While eliminating the paper chase was one factor in Wright Medical Technology's decision to automate, the bigger incentive was to establish an integrated system that could provide a complete picture of a product's development and compliance standing throughout its lifecycle. The company, which makes orthopedic devices, was already using Siemens PLM Software's Teamcenter PLM platform as the system of record for its prints and design process.

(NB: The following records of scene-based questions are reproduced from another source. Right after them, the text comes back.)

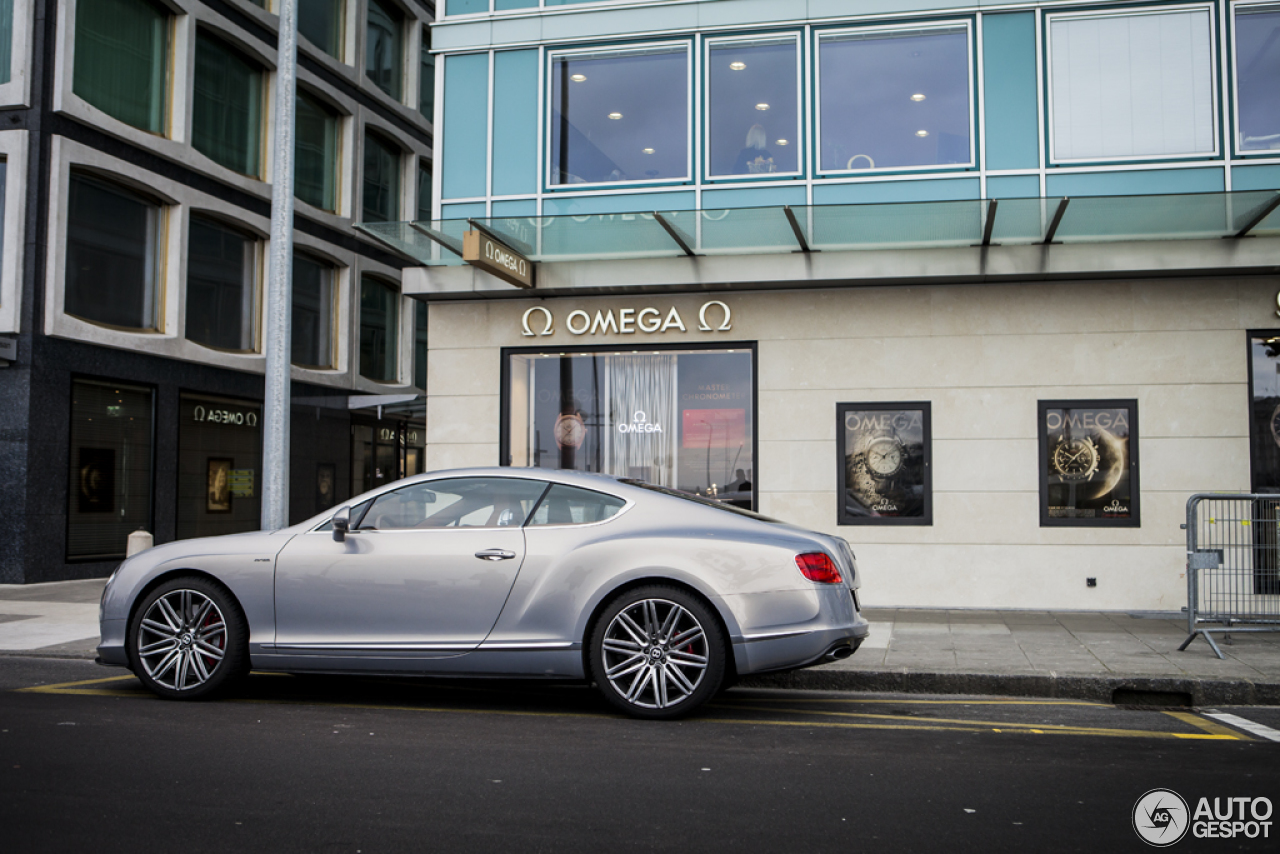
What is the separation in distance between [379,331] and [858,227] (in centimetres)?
1719

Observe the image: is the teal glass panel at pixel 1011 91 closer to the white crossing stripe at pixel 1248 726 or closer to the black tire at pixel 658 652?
the white crossing stripe at pixel 1248 726

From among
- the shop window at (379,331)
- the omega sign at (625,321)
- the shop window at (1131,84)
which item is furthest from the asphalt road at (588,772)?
the shop window at (379,331)

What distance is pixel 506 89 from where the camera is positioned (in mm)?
12773

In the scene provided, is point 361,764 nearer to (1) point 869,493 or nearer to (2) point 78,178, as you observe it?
(1) point 869,493

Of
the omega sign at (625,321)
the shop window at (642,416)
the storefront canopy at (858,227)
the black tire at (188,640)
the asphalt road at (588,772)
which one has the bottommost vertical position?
the asphalt road at (588,772)

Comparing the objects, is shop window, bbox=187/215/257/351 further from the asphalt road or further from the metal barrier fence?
the metal barrier fence

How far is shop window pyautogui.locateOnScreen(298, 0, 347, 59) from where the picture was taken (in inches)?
907

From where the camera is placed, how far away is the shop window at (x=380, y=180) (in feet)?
83.0

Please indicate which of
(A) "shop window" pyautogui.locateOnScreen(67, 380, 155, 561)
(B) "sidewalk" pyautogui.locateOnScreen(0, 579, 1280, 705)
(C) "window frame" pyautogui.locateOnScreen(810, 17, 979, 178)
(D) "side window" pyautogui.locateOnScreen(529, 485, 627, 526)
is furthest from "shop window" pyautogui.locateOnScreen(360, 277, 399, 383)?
(D) "side window" pyautogui.locateOnScreen(529, 485, 627, 526)

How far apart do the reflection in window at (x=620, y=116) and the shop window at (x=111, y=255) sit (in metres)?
8.69

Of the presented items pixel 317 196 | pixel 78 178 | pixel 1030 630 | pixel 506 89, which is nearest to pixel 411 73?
pixel 317 196

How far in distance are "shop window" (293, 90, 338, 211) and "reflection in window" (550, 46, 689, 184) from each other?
11925 millimetres

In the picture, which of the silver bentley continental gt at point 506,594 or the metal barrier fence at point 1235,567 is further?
the metal barrier fence at point 1235,567

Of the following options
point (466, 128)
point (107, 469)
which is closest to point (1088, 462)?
point (466, 128)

In 2006, it added Teamcenter for Medical Devices to trace all activities — from concept to retirement — by automatically linking compliance requirements with engineering and specification data.
Having an integrated system that can track information about a product at any point in the lifecycle is critical when you're talking about the human body. "One inside the body, the lifecycle of that product is the life of the patient, and that could be 20 to 50 years, depending on what's going on," says Amy Cooper, quality documentation supervisor for Wright Medical. "Being able to track everything, from how it was supposed to be made to how it was made, and look at that 20 to 30 years down the line in some sort of legible format was the goal."
Meanwhile, back at Optos, Booth's goal was to have a more efficient quality process — and keep her job. After Optos went public in February 2006, Booth knew the FDA audit would come sooner or later, so she pushed upper management to greenlight the purchase of the IBS CompliantPro software to get Optos' house in order. Her boss supported the implementation, but told Booth that her job was on the line if the rollout wasn't a success. Less than one year and an FDA audit later, Booth and the rest of the company stand by that decision. In fact, Optos' headquarters in the United Kingdom is now trading in another quality management platform for CompliantPro in preparation for its compliance audit.
"The integrated platform makes life a lot easier," Booth says. "There's no question here now that it is a tremendous asset."